What's New
What's New in StyleOCR 0.1.0
Preview build focused on on-device OCR, VLM layout understanding, and local automation hooks.
Highlights
StyleOCR 0.1.0 is an early desktop preview of the OCR toolkit: batch images and PDFs into Word, Markdown, plain text, or Excel, with optional vision-language models for tables, mixed layouts, and richer extraction.
Recognition stack
- Fast / Pro / VLM modes — trade speed for accuracy or layout-aware understanding.
- Dual model tracks — classic OCR weights for plain text plus VLM bundles for structure-heavy pages (capabilities such as tables, formulas, seals, or handwriting depend on the installed pack).
- Style extraction, image retention, and PDF page-break options — tune exports per task.
Structured extraction & Agent
- Information extraction presets (for example invoices, passports, ID cards) and custom modes with user-defined fields.

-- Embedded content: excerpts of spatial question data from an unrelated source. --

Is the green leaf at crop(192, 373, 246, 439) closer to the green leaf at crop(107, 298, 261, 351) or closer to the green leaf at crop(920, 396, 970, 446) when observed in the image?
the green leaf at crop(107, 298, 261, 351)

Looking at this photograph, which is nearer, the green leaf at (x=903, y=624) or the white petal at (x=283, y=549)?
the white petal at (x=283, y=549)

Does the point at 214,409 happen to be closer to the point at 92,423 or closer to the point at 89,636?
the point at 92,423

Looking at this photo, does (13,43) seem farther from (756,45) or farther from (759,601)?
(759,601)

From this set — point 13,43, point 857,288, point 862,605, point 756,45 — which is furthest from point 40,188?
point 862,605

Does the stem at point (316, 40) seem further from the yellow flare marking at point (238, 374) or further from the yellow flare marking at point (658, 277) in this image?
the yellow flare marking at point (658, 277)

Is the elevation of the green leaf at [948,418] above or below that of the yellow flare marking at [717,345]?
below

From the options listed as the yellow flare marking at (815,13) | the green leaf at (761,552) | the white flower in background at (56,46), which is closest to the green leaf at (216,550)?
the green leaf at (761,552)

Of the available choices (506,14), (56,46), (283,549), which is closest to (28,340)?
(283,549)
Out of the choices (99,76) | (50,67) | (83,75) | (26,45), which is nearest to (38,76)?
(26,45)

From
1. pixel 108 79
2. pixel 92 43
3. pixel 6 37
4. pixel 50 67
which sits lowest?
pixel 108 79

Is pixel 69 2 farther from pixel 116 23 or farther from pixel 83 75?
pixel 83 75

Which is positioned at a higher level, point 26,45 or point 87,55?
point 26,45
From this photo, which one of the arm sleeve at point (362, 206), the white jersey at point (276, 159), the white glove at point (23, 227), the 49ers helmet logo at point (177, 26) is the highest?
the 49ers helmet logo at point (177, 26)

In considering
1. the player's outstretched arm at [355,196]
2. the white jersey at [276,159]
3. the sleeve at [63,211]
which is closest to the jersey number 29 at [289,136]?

- Agent flows for recognize, translate, extract, and summarize with streaming output for review before export.
Automation & integrations
- MCP server — opt-in localhost endpoint for compatible AI assistants.
Productivity
- Task history with search, background runs, and stop/resume patterns for long batches (exact behavior per platform build).
- Notifications for task completion, updates, and MCP client connect events.
Coming next
Continued polish on layout fidelity, model packaging, and cross-platform parity. Watch this page and in-app release notes for the next drop.
StyleOCR keeps recognition on your device; remote calls are for models, updates, and storefront flows you explicitly trigger—not for uploading every page to a hosted OCR API.